THE QUESTION:
Who should receive Christian Communion?
THE RELIGION GUY’S ANSWER:
By coincidence, Christianity’s practice for sharing the Communion bread and wine (or juice) is popping up in two separate controversies.
Item: San Francisco’s Archbishop Salvatore Cordileone sparked an ongoing fuss with his May 19 declaration that Speaker of the House Nancy Pelosi is not to receive the sacrament at Masses in her hometown because she vehemently advocates liberal abortion laws while openly identifying as Catholic.
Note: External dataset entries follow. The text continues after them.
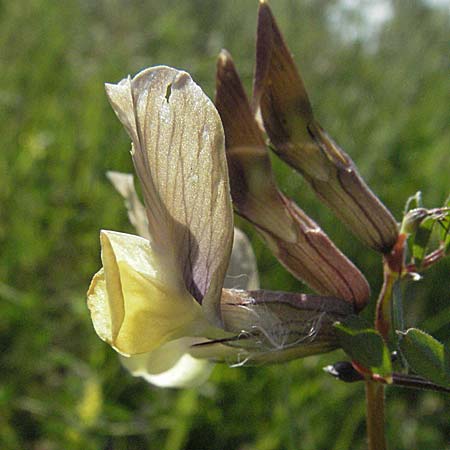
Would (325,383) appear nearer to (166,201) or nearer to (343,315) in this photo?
(343,315)

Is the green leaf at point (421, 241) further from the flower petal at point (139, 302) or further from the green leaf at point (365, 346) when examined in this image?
the flower petal at point (139, 302)

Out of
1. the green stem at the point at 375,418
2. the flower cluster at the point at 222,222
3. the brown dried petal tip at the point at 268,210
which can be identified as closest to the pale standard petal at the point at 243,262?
the flower cluster at the point at 222,222

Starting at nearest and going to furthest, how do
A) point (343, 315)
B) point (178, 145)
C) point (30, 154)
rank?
point (178, 145) → point (343, 315) → point (30, 154)

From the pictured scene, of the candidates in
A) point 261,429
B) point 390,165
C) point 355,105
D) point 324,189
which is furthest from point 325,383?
point 355,105

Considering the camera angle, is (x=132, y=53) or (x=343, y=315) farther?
(x=132, y=53)

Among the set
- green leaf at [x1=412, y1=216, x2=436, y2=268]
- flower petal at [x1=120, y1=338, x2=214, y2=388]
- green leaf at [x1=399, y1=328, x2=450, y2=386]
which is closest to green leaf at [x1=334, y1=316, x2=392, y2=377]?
green leaf at [x1=399, y1=328, x2=450, y2=386]

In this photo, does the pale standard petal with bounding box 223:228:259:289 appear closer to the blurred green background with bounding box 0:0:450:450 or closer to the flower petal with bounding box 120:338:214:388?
the flower petal with bounding box 120:338:214:388

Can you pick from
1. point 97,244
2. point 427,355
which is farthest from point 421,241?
point 97,244
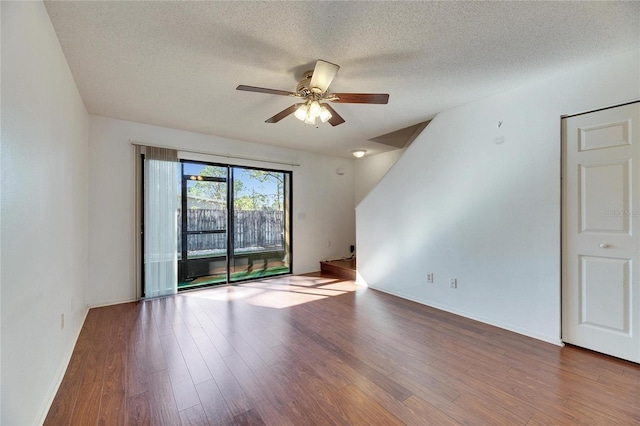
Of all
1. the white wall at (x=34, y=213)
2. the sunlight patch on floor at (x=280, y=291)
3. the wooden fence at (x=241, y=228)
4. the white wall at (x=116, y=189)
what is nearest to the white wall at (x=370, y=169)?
the wooden fence at (x=241, y=228)

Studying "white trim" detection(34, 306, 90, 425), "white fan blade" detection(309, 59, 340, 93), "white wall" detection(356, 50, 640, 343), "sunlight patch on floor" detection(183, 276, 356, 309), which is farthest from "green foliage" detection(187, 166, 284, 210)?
"white fan blade" detection(309, 59, 340, 93)

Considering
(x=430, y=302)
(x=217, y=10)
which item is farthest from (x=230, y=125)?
(x=430, y=302)

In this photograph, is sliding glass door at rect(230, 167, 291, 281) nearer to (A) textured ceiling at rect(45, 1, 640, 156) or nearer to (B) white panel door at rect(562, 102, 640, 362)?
(A) textured ceiling at rect(45, 1, 640, 156)

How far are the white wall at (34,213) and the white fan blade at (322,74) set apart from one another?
170 centimetres

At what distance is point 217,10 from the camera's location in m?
1.70

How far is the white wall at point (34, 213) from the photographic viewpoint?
4.11ft

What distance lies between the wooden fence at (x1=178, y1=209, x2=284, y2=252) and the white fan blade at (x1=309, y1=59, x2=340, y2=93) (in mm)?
3022

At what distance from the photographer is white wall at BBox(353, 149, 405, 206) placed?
5.58m

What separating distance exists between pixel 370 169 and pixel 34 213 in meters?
5.38

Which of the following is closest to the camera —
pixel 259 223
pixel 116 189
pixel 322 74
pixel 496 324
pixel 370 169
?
pixel 322 74

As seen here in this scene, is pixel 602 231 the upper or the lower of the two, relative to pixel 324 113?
lower

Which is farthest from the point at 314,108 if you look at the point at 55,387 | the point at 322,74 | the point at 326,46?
the point at 55,387

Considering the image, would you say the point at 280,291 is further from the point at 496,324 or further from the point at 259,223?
the point at 496,324

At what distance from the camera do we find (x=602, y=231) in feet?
7.55
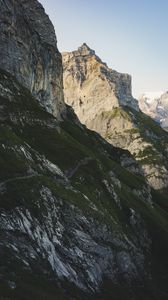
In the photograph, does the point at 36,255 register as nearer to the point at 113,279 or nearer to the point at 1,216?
the point at 1,216

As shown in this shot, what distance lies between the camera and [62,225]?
267 feet

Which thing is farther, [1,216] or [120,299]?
[120,299]

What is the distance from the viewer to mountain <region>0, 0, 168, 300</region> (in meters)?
65.9

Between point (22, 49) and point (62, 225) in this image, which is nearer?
point (62, 225)

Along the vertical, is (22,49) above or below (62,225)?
above

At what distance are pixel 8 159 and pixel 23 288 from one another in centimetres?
3554

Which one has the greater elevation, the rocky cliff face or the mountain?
the rocky cliff face

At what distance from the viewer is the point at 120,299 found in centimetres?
8212

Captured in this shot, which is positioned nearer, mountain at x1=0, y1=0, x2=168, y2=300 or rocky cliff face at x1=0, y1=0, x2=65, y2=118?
mountain at x1=0, y1=0, x2=168, y2=300

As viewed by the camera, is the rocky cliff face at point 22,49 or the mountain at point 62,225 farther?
the rocky cliff face at point 22,49

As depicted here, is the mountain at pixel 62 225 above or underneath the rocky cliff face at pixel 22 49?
underneath

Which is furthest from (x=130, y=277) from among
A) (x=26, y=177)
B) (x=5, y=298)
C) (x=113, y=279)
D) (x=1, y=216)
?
(x=5, y=298)

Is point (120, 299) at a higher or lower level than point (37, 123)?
lower

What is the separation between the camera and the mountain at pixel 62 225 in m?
65.9
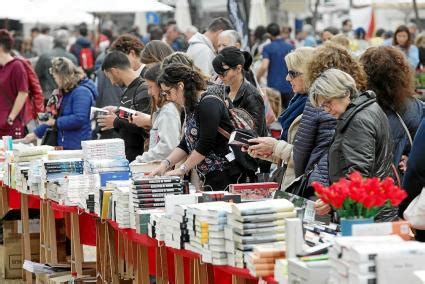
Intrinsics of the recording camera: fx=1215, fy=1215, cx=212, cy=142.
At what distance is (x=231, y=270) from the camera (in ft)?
18.5

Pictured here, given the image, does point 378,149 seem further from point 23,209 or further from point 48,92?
point 48,92

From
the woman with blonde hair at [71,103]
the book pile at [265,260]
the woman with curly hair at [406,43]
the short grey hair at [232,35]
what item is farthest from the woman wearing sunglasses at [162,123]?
the woman with curly hair at [406,43]

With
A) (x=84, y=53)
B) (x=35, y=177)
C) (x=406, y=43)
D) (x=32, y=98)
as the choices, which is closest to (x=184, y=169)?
(x=35, y=177)

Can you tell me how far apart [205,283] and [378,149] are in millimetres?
1180

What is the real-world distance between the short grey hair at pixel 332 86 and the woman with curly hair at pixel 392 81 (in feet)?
3.37

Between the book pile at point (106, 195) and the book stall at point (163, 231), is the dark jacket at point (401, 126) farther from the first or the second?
the book pile at point (106, 195)

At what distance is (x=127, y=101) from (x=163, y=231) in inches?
138

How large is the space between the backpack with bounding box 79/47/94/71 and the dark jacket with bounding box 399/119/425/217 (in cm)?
1634

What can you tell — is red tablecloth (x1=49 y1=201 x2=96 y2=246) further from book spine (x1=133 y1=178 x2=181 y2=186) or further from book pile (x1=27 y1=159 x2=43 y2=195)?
book spine (x1=133 y1=178 x2=181 y2=186)

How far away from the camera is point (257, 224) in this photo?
5465 millimetres

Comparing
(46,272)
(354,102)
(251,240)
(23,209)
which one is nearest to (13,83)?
(23,209)

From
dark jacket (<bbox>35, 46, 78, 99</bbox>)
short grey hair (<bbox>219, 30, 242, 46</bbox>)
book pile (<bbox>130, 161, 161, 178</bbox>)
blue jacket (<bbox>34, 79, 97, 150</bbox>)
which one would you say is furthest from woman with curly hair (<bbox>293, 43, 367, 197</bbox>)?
dark jacket (<bbox>35, 46, 78, 99</bbox>)

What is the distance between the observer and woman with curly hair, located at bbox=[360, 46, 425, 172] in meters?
7.53

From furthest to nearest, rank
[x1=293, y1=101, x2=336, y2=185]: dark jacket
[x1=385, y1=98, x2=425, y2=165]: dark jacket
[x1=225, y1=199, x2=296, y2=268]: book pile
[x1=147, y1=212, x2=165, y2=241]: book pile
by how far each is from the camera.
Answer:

Item: On June 27, Episcopal Church delegates will confer online on whether the agenda at a national convention in Baltimore July 8–11 will take up a radical proposal to offer Communion to people who are not baptized and thus not affiliated with the Christian religion.
Let’s first walk through the Catholic situation. Last year the U.S. bishops debated whether a forthcoming policy statement on the sacrament of Communion would address the fitness of pro-choice Catholic politicians to receive the elements at the altar. The advent of an ardently pro-choice and actively Catholic President, Joseph Biden, energized the discussion.
Kansas Archbishop Joseph Naumann, who chairs the U.S. bishops’ committee on pro-life issues, said it’s “a grave moral evil” to identify as Catholic and advocate open abortion choice “contrary to the church’s teaching.” In the end, however, the bishops’ statement sidestepped the problem.
Cordileone’s related stance toward Pelosi has been joined by the bishops of neighboring Santa Rosa, California; Tyler, Texas; and Arlington, Virginia. But policy on this is set by each local bishop and in Cardinal Wilton Gregory’s Washington, D.C., Pelosi has no problem finding a church to receive the sacrament.
In a similar action, on June 6 Denver Archbishop Samuel Aquila and three other Colorado bishops asked Catholic state legislators who voted for an abortion rights bill to “voluntarily refrain” from taking Communion.
Cordileone explained that he is simply implementing canon law, which prescribes that parishioners “who obstinately persist in manifest grave sin are not to be admitted to Holy Communion” (#915).